What most people, even architects don't realize is that the Pope building, like the East Wing, is similarly constructed using a marble veneer over a structural core. What is different, however, is the extensive use of a well established conventions construction and the use of expansion joints. These expansion joints on the facade of the Main Building are cleverly hidden behind clusters of classical pilasters on corners of the facade. Pope, not being constrained by the ideology of modern architecture, was able to find a solution that was at once attractive and still working marvelously almost 60 years after completion.
The question of modern versus traditional when it comes to building technology has become more than just a question of style, but that of sustainability. The cladding of the entire East Wing will now have to be removed and restored at the cost of $85 MILLION TO THE TAXPAYER.
(Excerpt) Read more at greatergreaterwashington.org ...
I believe all still-standing Wright buildings do.
The only exception I know of was the (now gone) Imperial Hotel in Tokyo.

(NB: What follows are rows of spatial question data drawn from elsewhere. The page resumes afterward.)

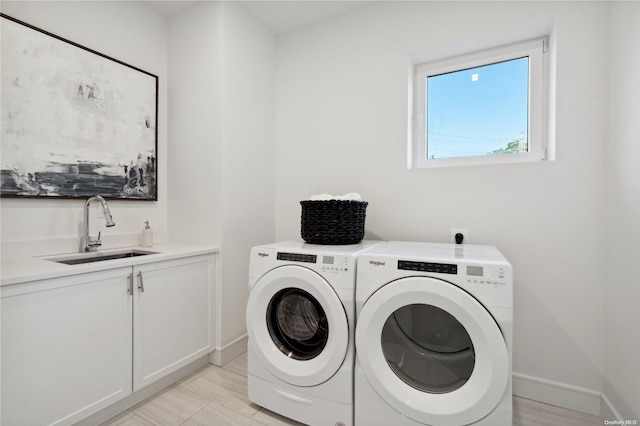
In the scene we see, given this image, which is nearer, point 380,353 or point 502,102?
point 380,353

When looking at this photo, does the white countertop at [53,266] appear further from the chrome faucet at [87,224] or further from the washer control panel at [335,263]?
the washer control panel at [335,263]

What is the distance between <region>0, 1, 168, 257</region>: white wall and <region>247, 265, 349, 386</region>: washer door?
3.87 ft

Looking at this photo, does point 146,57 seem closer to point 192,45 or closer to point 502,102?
point 192,45

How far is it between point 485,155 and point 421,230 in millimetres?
629

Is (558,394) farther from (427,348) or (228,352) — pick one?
(228,352)

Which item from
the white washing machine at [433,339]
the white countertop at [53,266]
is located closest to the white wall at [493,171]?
the white washing machine at [433,339]

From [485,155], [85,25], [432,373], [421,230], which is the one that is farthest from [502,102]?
[85,25]

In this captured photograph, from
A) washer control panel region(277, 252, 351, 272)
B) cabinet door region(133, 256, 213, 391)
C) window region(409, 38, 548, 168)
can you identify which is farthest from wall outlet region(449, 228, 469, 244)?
cabinet door region(133, 256, 213, 391)

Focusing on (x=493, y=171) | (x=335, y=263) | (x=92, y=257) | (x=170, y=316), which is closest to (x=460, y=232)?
(x=493, y=171)

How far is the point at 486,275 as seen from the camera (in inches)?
43.3

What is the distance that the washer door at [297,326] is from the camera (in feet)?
4.34

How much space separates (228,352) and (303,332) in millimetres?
824

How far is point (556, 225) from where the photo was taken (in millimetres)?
1609

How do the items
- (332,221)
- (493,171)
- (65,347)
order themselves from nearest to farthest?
(65,347)
(332,221)
(493,171)
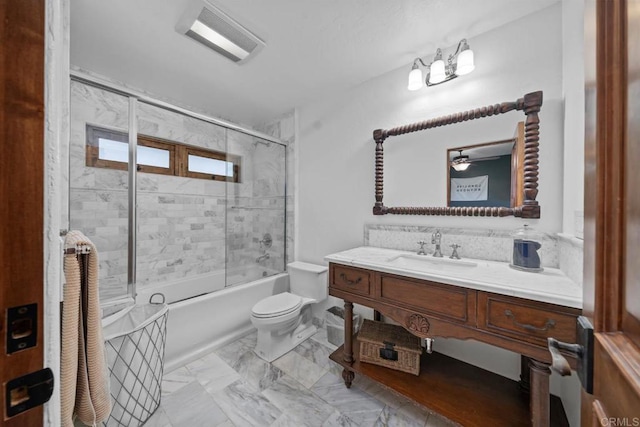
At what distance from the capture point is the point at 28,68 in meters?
0.37

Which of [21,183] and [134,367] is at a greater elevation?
[21,183]

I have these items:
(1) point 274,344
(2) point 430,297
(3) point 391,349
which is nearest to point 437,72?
(2) point 430,297

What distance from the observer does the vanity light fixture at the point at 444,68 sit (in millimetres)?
1461

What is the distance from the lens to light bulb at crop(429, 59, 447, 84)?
5.21 feet

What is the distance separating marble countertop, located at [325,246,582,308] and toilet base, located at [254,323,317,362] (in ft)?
2.84

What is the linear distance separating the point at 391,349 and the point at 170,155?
8.81ft

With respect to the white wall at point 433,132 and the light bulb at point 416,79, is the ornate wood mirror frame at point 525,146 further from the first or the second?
the light bulb at point 416,79

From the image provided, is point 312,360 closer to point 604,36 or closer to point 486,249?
point 486,249

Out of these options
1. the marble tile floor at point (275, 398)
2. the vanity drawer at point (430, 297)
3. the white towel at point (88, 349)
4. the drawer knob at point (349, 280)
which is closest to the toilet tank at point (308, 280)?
the marble tile floor at point (275, 398)

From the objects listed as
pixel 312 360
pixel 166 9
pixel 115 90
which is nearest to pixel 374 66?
pixel 166 9

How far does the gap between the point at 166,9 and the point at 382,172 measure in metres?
1.74

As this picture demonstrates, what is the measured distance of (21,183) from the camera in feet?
1.21

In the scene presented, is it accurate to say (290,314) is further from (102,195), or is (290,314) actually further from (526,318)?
(102,195)

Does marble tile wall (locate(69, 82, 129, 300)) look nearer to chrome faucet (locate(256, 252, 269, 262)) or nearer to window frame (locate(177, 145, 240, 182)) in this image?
window frame (locate(177, 145, 240, 182))
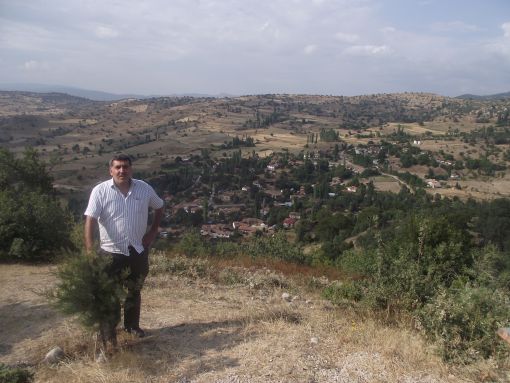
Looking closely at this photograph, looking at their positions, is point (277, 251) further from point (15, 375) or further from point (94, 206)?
point (15, 375)

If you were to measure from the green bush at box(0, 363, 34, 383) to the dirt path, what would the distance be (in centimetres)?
13

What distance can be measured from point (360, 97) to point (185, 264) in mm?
150924

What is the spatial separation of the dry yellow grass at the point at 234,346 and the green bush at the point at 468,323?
0.15m

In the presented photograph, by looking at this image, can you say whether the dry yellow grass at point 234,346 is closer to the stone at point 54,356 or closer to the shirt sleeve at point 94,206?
the stone at point 54,356

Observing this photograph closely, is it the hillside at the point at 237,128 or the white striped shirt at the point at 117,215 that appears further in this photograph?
the hillside at the point at 237,128

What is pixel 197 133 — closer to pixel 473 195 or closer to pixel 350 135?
pixel 350 135

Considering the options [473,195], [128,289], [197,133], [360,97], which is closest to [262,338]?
[128,289]

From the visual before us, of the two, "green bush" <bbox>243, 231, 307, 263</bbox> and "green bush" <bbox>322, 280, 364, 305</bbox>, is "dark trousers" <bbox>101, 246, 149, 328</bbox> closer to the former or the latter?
"green bush" <bbox>322, 280, 364, 305</bbox>

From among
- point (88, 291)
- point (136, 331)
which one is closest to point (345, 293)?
point (136, 331)

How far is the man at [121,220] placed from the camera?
3.64 meters

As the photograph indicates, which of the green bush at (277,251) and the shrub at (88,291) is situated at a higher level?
the shrub at (88,291)

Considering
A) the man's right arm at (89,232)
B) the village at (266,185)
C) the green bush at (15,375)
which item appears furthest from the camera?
the village at (266,185)

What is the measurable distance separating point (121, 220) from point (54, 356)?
1.39 m

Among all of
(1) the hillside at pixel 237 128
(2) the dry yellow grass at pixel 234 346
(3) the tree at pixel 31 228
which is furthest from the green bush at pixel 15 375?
(1) the hillside at pixel 237 128
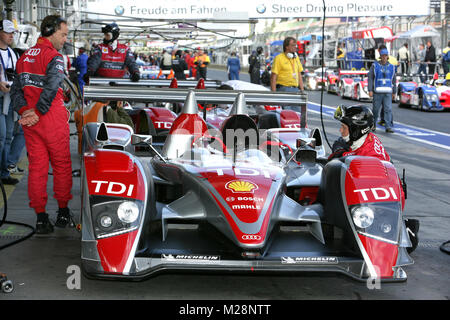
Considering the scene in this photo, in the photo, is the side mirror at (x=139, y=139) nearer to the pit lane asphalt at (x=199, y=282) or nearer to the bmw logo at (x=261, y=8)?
the pit lane asphalt at (x=199, y=282)

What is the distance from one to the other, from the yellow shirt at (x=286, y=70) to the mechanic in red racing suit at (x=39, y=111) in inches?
230

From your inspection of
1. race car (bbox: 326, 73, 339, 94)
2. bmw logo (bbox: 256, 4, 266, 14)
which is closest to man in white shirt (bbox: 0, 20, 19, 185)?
race car (bbox: 326, 73, 339, 94)

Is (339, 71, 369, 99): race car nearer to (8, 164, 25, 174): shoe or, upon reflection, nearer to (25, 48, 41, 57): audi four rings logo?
(8, 164, 25, 174): shoe

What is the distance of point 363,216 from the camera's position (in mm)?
4371

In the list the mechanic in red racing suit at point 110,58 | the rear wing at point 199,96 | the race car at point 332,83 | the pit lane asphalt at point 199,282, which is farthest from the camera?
the race car at point 332,83

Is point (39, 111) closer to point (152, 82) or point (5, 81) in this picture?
point (5, 81)

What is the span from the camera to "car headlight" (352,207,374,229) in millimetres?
4336

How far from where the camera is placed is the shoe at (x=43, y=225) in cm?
600

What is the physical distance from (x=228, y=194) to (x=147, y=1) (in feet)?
95.4

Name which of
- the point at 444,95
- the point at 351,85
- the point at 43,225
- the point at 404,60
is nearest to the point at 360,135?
the point at 43,225

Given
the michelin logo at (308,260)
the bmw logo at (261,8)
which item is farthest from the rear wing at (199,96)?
the bmw logo at (261,8)

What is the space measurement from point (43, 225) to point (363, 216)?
2995 mm

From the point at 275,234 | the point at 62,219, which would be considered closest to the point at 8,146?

That cabinet is gorgeous. But it does have some decorative elements: note the dovetails between the rail and stile in the upper doors, a dowel or splined, thru-mortise would have worked as well. Also the angle of the upper rail of the doors. These took more time.
Man yearns for more than mere function, this is the basis of minimalist’s failure.
Not sure about I.M. Pei’s failure with the Nat. Gallery. I think he he believed his structural materials would compensate for expansion. His refusal to change the design based on this experience is another matter.